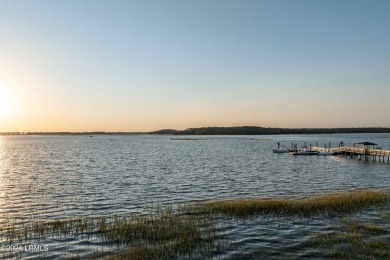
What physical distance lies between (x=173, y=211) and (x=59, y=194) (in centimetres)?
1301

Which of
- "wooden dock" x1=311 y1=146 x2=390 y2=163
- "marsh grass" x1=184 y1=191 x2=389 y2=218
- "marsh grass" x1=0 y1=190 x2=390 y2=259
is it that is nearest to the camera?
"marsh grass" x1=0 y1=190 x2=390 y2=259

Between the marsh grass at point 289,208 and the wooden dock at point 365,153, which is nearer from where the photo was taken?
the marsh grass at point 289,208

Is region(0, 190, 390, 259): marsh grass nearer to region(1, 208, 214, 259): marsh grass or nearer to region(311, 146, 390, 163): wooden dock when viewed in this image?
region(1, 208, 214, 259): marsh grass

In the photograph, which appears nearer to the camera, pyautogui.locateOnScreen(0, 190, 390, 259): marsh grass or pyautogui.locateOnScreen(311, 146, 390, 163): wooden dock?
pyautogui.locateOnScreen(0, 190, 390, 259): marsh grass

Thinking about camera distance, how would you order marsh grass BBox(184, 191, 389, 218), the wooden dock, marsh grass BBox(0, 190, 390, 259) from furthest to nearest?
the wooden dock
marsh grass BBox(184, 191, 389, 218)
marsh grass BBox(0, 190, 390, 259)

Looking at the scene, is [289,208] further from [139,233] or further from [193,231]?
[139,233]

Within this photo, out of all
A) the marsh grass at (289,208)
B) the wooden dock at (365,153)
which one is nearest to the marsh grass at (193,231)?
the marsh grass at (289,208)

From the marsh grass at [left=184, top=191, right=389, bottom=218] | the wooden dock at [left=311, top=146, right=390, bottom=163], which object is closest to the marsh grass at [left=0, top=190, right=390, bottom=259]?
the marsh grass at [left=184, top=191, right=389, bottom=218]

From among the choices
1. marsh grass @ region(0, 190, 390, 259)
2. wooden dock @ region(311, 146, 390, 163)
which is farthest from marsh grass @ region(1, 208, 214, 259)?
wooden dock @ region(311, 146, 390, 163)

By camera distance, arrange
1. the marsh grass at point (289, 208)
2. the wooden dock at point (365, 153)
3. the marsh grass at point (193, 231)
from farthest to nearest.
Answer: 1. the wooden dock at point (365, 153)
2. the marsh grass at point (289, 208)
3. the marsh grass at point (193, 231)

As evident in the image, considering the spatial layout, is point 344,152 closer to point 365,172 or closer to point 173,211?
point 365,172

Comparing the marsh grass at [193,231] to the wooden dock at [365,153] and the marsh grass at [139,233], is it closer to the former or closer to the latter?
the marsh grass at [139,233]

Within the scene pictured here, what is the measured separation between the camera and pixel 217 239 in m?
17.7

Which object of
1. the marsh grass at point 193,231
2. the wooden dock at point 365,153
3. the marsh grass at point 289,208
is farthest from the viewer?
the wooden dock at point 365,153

*WORK TO BE COMPLETED*: Quote all the lines above exactly as given. Do not include the pictures.

*SOLUTION TO THIS TASK*:
What physical distance lies between (x=173, y=211) and (x=59, y=194) (in centimetres)?
1301

Which of
- "wooden dock" x1=311 y1=146 x2=390 y2=163
- "marsh grass" x1=184 y1=191 x2=389 y2=218
- "marsh grass" x1=0 y1=190 x2=390 y2=259
is it that is nearest to the camera?
"marsh grass" x1=0 y1=190 x2=390 y2=259

Between the marsh grass at point 289,208 and the wooden dock at point 365,153, which is nearer from where the photo was taken?
the marsh grass at point 289,208

Is region(0, 190, 390, 259): marsh grass nearer to region(1, 208, 214, 259): marsh grass or nearer to region(311, 146, 390, 163): wooden dock when viewed in this image?
region(1, 208, 214, 259): marsh grass

In the photograph, which appears nearer to the camera, pyautogui.locateOnScreen(0, 190, 390, 259): marsh grass or pyautogui.locateOnScreen(311, 146, 390, 163): wooden dock?
pyautogui.locateOnScreen(0, 190, 390, 259): marsh grass

Thinking about camera distance, how would you order marsh grass BBox(184, 191, 389, 218), the wooden dock, marsh grass BBox(0, 190, 390, 259) from furthest to nearest?
the wooden dock
marsh grass BBox(184, 191, 389, 218)
marsh grass BBox(0, 190, 390, 259)

Looking at the scene, is [289,208] further from [139,233] or further from [193,231]?
[139,233]

Within this photo, out of all
A) the marsh grass at (289,208)
B) the wooden dock at (365,153)
which one is nearest to the marsh grass at (193,231)?
the marsh grass at (289,208)

From the marsh grass at [left=184, top=191, right=389, bottom=218] | the wooden dock at [left=311, top=146, right=390, bottom=163], which object is closest to the marsh grass at [left=0, top=190, right=390, bottom=259]?
the marsh grass at [left=184, top=191, right=389, bottom=218]

From among the choices
1. marsh grass @ region(0, 190, 390, 259)
2. wooden dock @ region(311, 146, 390, 163)
which is farthest from marsh grass @ region(1, 208, 214, 259)?
wooden dock @ region(311, 146, 390, 163)

By camera distance, arrange
1. the marsh grass at point (289, 208)
2. the wooden dock at point (365, 153)
3. the marsh grass at point (193, 231)
from farthest to nearest.
Answer: 1. the wooden dock at point (365, 153)
2. the marsh grass at point (289, 208)
3. the marsh grass at point (193, 231)

As evident in the image, considering the spatial layout, is point 344,152 closer to point 365,172 or closer to point 173,211?
point 365,172

Comparing the marsh grass at [193,231] to the wooden dock at [365,153] and the marsh grass at [139,233], is it closer to the former or closer to the latter?
the marsh grass at [139,233]

Within the scene pictured here, what is the measured separation between the camera and pixel 217 239 in m?
17.7

Which object of
1. the marsh grass at point 193,231
2. the wooden dock at point 365,153
3. the marsh grass at point 289,208
is farthest from the viewer?
the wooden dock at point 365,153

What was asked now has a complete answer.